[Dataset entries]
══════════
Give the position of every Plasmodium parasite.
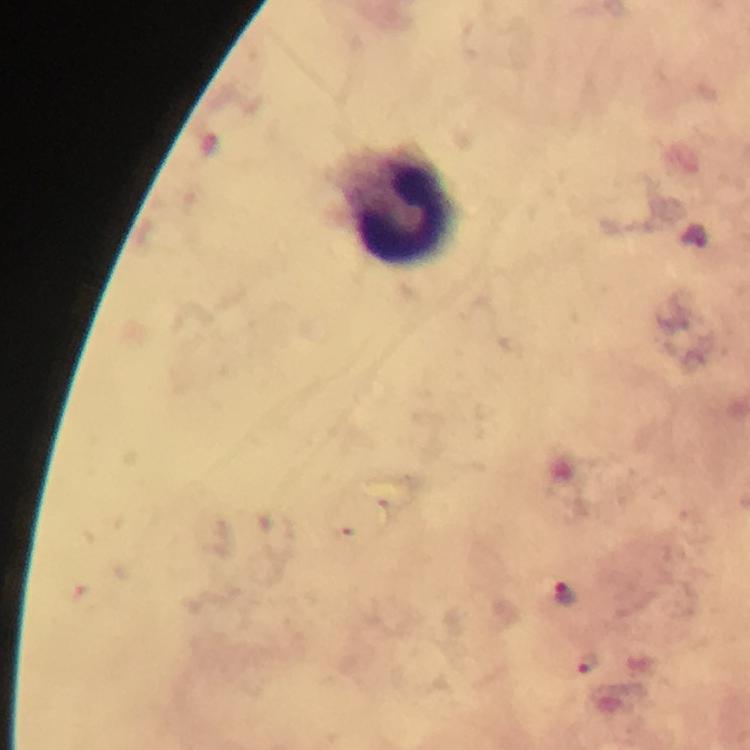

Approximate centers as [x, y] in pixels.
Plasmodium parasites: [565, 594], [589, 664].

Leukocyte locations: [405, 211]. Cropped region of a single field of view. Photographed with a smartphone mounted on the microscope. Thick blood film. Image is 750×750 pixels. Immersion oil applied. From a diagnostic examination for malaria. 100x magnification. Giemsa stain.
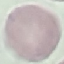
Malaria status: uninfected. Acquired by smartphone through the microscope eyepiece. Automatically extracted cell patch, resized to 64 × 64 pixels. Thin blood film. Giemsa stain.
══════════
Set out every record exactly, images excluded.

ANSWER SPACE:
Give the position of every Plasmodium parasite.

Approximate centers as [x, y] in pixels.
Plasmodium parasites: [565, 594], [589, 664].

Leukocyte locations: [405, 211]. Cropped region of a single field of view. Photographed with a smartphone mounted on the microscope. Thick blood film. Image is 750×750 pixels. Immersion oil applied. From a diagnostic examination for malaria. 100x magnification. Giemsa stain.
Malaria status: uninfected. Acquired by smartphone through the microscope eyepiece. Automatically extracted cell patch, resized to 64 × 64 pixels. Thin blood film. Giemsa stain.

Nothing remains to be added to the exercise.